Sen. Jeff Sessions tapped to be next attorney general

Sessions, 69, is considered one of the most conservative Republicans in the Senate.

WASHINGTON, D.C. — Republican Sen. Jeff Sessions, one of Donald Trump’s earliest and most enthusiastic backers to be president, has been offered the job of attorney general, according to two people familiar with the transition effort.

Sessions, 69, is considered one of the most conservative Republicans in the Senate and has extensive legal experience as a federal prosecutor in his home state of Alabama.

If he accepts the job and is confirmed, Sessions would lead an agency of more than 100,000 employees and a nearly $30 billion budget that is tasked with investigating and prosecuting terrorists, civil rights violators and those who break environmental laws.

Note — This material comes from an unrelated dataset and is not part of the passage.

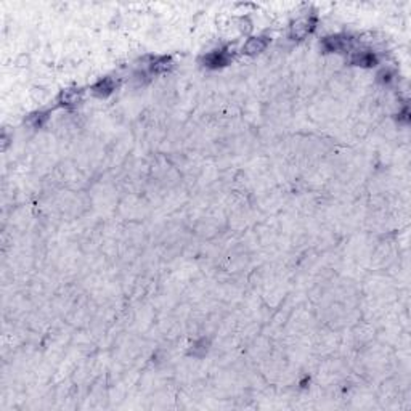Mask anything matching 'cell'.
Returning a JSON list of instances; mask_svg holds the SVG:
<instances>
[{"label":"cell","instance_id":"cell-1","mask_svg":"<svg viewBox=\"0 0 411 411\" xmlns=\"http://www.w3.org/2000/svg\"><path fill=\"white\" fill-rule=\"evenodd\" d=\"M352 37L347 36H331L326 37L325 40L321 42L323 48L326 52H342V50H349L352 47Z\"/></svg>","mask_w":411,"mask_h":411},{"label":"cell","instance_id":"cell-2","mask_svg":"<svg viewBox=\"0 0 411 411\" xmlns=\"http://www.w3.org/2000/svg\"><path fill=\"white\" fill-rule=\"evenodd\" d=\"M315 27V18H304L299 20L291 26V37L293 39H304L309 36Z\"/></svg>","mask_w":411,"mask_h":411},{"label":"cell","instance_id":"cell-3","mask_svg":"<svg viewBox=\"0 0 411 411\" xmlns=\"http://www.w3.org/2000/svg\"><path fill=\"white\" fill-rule=\"evenodd\" d=\"M268 37H252L248 42L244 43L243 47V53L246 55H257L260 52H264L267 45H268Z\"/></svg>","mask_w":411,"mask_h":411},{"label":"cell","instance_id":"cell-4","mask_svg":"<svg viewBox=\"0 0 411 411\" xmlns=\"http://www.w3.org/2000/svg\"><path fill=\"white\" fill-rule=\"evenodd\" d=\"M204 63L209 68H220L230 63V55L225 50H215L204 57Z\"/></svg>","mask_w":411,"mask_h":411},{"label":"cell","instance_id":"cell-5","mask_svg":"<svg viewBox=\"0 0 411 411\" xmlns=\"http://www.w3.org/2000/svg\"><path fill=\"white\" fill-rule=\"evenodd\" d=\"M114 87H116V82H114L111 78H105L101 80H98L95 85H93V92L97 93V95H108V93H111L114 90Z\"/></svg>","mask_w":411,"mask_h":411},{"label":"cell","instance_id":"cell-6","mask_svg":"<svg viewBox=\"0 0 411 411\" xmlns=\"http://www.w3.org/2000/svg\"><path fill=\"white\" fill-rule=\"evenodd\" d=\"M353 63L360 64V66H374L377 63V59L371 52H358L353 57Z\"/></svg>","mask_w":411,"mask_h":411},{"label":"cell","instance_id":"cell-7","mask_svg":"<svg viewBox=\"0 0 411 411\" xmlns=\"http://www.w3.org/2000/svg\"><path fill=\"white\" fill-rule=\"evenodd\" d=\"M169 68H171V59L167 57H157L150 63V69L153 73H164Z\"/></svg>","mask_w":411,"mask_h":411},{"label":"cell","instance_id":"cell-8","mask_svg":"<svg viewBox=\"0 0 411 411\" xmlns=\"http://www.w3.org/2000/svg\"><path fill=\"white\" fill-rule=\"evenodd\" d=\"M79 100V92L78 90H64L61 93V101L63 105H73Z\"/></svg>","mask_w":411,"mask_h":411},{"label":"cell","instance_id":"cell-9","mask_svg":"<svg viewBox=\"0 0 411 411\" xmlns=\"http://www.w3.org/2000/svg\"><path fill=\"white\" fill-rule=\"evenodd\" d=\"M43 120H47V114L45 113H37L31 117V124L34 125V127H40V125L43 124Z\"/></svg>","mask_w":411,"mask_h":411}]
</instances>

Generally liked and respected by his colleagues in both political parties, Sessions has earned a reputation for being one of its most conservative members and often backed tough-on-crime legislation. He is particularly tough on illegal immigration, one of Trump’s signature issues. He voted against President Obama’s two selections for the Supreme Court, Elena Kagan and Sonia Sotomayor.

Sessions, who became the first U.S. senator to endorse Trump in February, has since emerged as one of the business mogul’s closest advisers.

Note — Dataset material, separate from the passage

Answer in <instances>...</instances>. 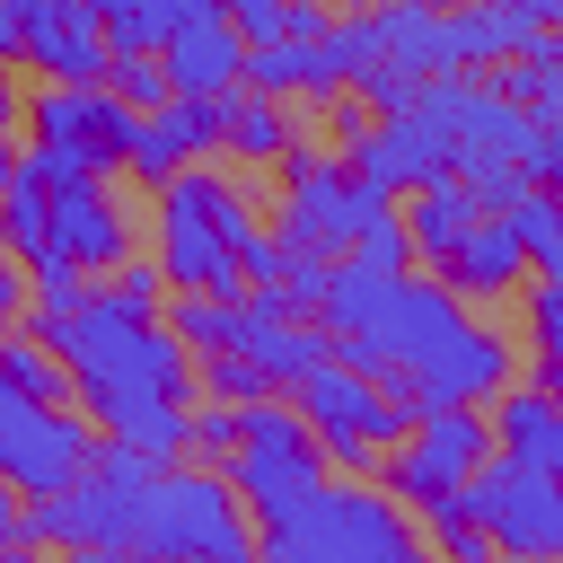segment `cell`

Senate staffers said they expected him to be confirmed, but the process may not be an easy one.

In 1986, his nomination to be a federal judge was rejected by the Senate Judiciary Committee after it emerged he made racially insensitive remarks.

During his hearings, four Justice Department lawyers testified that he had expressed racist views or endorsed them. He acknowledged in testimony that he called the NAACP and ACLU “un-American,” though he denied believing such statements.

He testified that he believed such organizations may have taken positions “adverse to the security of the United States,” and has since consistently praised the work of the NAACP.

A colleague also testified that Sessions had agreed with a statement that a white lawyer was a “disgrace” to his race for handling civil rights cases. A black lawyer testified that Sessions once called him “boy.” Sessions denied having made those statements.

If confirmed to be attorney general, Sessions would lead an agency that under President Barack Obama has waded aggressively into civil rights issues, particularly in the wake of unrest sparked by the killings of black men by police officers in recent years.

The Justice Department has investigated nearly two-dozen police departments on allegations their officers violated the rights of citizens they served.

Sessions was born and raised in Alabama. He graduated from Huntingdon College in Montgomery, Alabama, in 1969 and obtained his law degree from the University of Alabama in 1973. He was tapped by President Reagan in 1981 to be the U.S. Attorney for the Southern District of Alabama, a position he held through 1993. In 1994, he was elected to be the state’s attorney general. Two years later, he won a Senate seat.